Tuttavia, in autunno, l’umore allegro lasciò il posto all’orrore. Il numero delle vittime crebbe rapidamente, e le autorità chiusero università e luoghi pubblici, vietarono intrattenimenti collettivi e stabilirono ovunque la quarantena.

L’inverno incipiente impedì all’epidemia di colpire l’allora capitale dell’Impero russo, ma già nell’aprile del 1831 si notarono i primi focolai della malattia a San Pietroburgo, e in estate si diffuse al massimo.

“La malattia dilaga con una forza infernale”, scrisse Aleksandr Nikitenko, un residente della città sulla Neva: “Basta uscire di casa per incontrare decine di bare sulla strada per il cimitero… Sembra che sia giunto il momento della distruzione generale, e la gente, come se fosse condannata a morte, vaga tra le bare, non sapendo se la sua ultima ora è già arrivata.”

L’insoddisfazione generale per le quarantene e i cordoni sanitari, che colpivano duramente il commercio, portò ai cosiddetti “incidenti del colera” che attraversarono le città dell’Impero. Inoltre, la rivolta polacca che ebbe luogo allo stesso tempo dette origine a una vera e propria polonofobia nella società. Si diceva che i polacchi avvelenassero giardini e pozzi di notte. Non di rado, la folla arrabbiata catturava i presunti untori per linciarli.

Spagnola (1918-1919)

L’influenza spagnola, o semplicemente la “spagnola”, uccise fino a 100 milioni di persone (circa il 5% della popolazione mondiale) in tutto il Pianeta, ed è stata una delle peggiori epidemie della storia. Non fu risparmiata nemmeno la Russia sovietica.

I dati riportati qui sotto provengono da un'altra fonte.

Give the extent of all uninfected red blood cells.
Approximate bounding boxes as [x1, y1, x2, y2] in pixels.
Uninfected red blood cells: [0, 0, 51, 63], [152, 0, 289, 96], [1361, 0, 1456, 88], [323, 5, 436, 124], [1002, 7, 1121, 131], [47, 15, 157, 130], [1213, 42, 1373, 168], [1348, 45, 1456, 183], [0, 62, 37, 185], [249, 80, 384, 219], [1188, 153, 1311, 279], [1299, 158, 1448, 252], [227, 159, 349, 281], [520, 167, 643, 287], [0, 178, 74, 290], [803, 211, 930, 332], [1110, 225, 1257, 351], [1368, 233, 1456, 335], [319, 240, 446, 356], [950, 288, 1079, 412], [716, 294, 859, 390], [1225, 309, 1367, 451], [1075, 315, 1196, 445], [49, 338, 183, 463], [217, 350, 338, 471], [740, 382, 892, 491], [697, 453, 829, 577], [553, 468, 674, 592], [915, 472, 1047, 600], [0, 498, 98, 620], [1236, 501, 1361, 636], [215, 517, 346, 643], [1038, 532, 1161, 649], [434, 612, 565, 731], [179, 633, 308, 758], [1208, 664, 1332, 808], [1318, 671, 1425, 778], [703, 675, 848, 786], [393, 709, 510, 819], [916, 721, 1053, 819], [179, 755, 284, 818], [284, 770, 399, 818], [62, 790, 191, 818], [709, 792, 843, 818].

Dopo essere penetrata nel Paese dilaniato dalla Guerra civile nell’agosto 1918, la “spagnola” attraversò il territorio dell’Ucraina, colpendo in particolare Kiev, e, lungo il territorio della Bielorussia, raggiunse Mosca e Pietrogrado, dove un abitante su due si ammalò.

Dopo aver raggiunto le dimensioni di una catastrofe nazionale, la spagnola causò la morte di un massimo di 2,7 milioni di persone in un anno e mezzo, pari al 3% della popolazione totale del Paese.

A Odessa morì anche la star del cinema muto Vera Kholodnaja. L’epidemia non risparmiò neanche il nuovo potere. Nel marzo del 1919, uno dei leader della Russia sovietica, il “Diavolo nero dei bolscevichi”, Jakov Sverdlov, morì di spagnola.